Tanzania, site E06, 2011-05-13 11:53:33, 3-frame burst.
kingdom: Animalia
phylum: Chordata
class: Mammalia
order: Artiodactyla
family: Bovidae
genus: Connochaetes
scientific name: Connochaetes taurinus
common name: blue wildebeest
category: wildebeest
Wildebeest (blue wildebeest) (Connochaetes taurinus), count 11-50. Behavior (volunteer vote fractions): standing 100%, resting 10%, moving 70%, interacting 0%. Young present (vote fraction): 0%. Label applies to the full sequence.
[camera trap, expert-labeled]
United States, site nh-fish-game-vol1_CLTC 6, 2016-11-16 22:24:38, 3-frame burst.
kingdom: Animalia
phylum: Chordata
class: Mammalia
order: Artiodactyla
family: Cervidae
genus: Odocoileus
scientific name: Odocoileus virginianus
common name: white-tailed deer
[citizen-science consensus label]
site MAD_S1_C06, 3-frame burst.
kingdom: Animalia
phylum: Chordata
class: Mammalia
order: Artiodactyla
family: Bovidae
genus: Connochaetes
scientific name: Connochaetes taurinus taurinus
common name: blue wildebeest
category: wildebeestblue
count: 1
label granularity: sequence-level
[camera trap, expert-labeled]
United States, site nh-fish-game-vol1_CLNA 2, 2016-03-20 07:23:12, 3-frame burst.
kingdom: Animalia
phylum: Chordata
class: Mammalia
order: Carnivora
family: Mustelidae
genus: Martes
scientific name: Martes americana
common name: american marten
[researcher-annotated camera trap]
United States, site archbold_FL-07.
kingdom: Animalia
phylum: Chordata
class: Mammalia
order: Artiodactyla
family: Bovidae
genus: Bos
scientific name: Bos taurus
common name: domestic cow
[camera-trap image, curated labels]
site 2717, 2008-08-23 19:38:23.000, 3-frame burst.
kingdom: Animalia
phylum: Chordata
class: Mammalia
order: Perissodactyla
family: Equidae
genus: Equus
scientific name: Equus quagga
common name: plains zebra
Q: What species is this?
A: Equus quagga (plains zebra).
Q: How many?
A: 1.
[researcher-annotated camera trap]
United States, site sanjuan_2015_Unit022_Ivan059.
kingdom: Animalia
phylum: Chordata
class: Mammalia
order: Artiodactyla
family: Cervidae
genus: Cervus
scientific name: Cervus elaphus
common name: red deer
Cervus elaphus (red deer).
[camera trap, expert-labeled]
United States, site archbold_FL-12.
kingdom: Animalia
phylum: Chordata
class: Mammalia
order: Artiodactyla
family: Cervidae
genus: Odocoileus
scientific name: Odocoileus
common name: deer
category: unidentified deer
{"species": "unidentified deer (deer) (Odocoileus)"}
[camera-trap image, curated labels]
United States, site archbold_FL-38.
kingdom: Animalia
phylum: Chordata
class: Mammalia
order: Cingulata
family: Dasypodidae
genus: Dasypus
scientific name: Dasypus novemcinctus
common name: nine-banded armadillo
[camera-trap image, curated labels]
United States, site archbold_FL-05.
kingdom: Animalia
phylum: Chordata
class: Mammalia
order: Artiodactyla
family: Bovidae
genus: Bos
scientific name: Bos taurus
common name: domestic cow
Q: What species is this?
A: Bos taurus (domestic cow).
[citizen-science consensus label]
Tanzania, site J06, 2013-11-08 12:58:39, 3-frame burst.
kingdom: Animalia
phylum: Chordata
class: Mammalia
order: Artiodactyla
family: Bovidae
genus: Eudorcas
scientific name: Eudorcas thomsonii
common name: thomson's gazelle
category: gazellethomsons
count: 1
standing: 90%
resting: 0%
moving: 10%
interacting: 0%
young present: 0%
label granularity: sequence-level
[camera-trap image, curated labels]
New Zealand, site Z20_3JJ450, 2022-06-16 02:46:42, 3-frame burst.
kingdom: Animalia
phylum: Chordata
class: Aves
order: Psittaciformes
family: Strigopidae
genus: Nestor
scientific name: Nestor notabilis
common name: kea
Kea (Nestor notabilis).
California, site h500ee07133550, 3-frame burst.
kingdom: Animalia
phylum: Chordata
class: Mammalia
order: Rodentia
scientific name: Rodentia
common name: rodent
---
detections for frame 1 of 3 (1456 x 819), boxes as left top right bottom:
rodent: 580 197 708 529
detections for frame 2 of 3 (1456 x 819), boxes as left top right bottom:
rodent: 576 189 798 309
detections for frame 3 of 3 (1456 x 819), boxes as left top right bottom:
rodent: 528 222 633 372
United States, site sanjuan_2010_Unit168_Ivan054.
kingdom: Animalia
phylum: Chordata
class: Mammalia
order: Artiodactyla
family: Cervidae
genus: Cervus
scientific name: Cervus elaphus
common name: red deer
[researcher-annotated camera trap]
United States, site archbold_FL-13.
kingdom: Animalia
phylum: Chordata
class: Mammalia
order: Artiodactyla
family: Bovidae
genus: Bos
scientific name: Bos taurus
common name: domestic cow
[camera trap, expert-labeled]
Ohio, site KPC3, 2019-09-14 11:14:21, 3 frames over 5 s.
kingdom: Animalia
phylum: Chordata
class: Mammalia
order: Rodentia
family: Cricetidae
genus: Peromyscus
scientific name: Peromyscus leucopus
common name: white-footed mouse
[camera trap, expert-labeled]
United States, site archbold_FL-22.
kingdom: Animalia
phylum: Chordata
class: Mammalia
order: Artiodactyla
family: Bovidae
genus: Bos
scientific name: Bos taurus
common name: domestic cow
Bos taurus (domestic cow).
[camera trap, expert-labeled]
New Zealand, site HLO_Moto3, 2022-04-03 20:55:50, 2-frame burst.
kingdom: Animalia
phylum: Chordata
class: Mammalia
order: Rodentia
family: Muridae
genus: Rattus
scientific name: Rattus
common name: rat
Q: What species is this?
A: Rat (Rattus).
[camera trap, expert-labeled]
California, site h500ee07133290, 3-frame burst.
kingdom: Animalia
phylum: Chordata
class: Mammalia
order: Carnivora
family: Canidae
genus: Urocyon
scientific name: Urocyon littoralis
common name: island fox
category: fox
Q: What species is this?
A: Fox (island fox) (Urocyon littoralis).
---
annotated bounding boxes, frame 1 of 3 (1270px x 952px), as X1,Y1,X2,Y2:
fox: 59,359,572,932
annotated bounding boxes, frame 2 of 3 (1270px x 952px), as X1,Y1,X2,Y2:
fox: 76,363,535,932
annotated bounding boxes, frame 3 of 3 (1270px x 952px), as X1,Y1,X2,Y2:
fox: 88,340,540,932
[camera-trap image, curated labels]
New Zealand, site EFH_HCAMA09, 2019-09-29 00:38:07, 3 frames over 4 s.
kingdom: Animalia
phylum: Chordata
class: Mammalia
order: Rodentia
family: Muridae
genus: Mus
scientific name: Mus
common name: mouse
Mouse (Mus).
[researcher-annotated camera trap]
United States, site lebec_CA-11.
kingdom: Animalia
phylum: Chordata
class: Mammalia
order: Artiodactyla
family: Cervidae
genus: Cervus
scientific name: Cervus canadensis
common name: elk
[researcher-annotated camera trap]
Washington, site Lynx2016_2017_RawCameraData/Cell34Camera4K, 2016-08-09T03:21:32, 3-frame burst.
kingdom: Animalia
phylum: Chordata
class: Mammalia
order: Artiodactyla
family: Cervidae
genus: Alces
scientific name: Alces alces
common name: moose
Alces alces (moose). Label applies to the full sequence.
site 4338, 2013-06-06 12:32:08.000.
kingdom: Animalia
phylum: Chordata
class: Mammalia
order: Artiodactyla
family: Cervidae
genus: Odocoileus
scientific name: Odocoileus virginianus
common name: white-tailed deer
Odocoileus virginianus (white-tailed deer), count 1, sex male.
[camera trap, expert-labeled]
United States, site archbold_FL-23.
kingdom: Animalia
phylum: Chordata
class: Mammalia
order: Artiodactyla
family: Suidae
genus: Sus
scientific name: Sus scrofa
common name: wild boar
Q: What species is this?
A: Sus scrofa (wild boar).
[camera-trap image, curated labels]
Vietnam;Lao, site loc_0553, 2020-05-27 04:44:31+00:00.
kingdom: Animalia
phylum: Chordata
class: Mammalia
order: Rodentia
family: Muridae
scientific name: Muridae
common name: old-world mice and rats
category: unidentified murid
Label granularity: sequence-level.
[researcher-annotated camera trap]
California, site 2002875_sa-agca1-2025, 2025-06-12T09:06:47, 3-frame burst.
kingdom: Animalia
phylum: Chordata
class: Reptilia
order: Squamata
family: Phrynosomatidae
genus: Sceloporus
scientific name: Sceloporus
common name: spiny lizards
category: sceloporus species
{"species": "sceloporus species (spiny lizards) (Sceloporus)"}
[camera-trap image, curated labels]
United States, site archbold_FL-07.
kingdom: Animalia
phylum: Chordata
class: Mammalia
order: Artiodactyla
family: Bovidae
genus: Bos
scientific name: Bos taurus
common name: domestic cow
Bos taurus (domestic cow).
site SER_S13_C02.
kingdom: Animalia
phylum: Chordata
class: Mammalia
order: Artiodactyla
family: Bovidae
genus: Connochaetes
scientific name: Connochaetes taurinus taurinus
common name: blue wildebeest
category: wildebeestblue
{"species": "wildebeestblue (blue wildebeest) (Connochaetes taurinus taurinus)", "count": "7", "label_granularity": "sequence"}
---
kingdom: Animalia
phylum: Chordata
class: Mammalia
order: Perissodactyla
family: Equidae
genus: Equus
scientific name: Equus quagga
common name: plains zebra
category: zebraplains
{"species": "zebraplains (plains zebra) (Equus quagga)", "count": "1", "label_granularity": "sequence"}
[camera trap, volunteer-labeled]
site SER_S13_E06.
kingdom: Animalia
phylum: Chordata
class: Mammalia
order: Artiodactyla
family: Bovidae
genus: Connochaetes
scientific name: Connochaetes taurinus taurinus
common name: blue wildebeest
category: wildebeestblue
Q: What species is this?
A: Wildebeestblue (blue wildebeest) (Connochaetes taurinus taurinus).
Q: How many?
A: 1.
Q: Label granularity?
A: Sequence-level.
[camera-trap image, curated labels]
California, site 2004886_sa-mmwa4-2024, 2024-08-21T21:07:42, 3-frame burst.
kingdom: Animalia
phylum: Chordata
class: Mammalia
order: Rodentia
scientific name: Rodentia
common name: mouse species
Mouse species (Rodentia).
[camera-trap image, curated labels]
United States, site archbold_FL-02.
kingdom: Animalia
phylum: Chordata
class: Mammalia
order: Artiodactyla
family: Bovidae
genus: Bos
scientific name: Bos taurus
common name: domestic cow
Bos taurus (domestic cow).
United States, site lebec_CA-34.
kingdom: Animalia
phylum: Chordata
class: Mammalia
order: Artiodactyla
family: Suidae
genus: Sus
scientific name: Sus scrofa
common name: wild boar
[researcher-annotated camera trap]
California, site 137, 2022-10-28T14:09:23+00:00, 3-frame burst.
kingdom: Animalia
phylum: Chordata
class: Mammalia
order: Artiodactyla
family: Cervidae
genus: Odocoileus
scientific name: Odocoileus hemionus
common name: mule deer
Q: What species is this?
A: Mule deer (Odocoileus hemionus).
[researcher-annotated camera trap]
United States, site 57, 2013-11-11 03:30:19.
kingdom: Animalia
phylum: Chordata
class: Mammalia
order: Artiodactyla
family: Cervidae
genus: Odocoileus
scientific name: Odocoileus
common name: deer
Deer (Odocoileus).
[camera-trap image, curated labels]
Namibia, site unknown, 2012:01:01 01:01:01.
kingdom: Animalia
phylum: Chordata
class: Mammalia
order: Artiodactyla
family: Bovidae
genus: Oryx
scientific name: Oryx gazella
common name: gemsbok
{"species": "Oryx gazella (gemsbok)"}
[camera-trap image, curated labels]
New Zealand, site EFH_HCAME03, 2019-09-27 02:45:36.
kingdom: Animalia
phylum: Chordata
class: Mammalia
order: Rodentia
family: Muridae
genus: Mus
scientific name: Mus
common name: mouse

◇ ◇ ◇ ◇ ◇ ◇ ◇

**Exercise requirements**.
Number of lines holding "Tanzania" in the listing above: work it out and give that number alone.

**Result of the task**.
2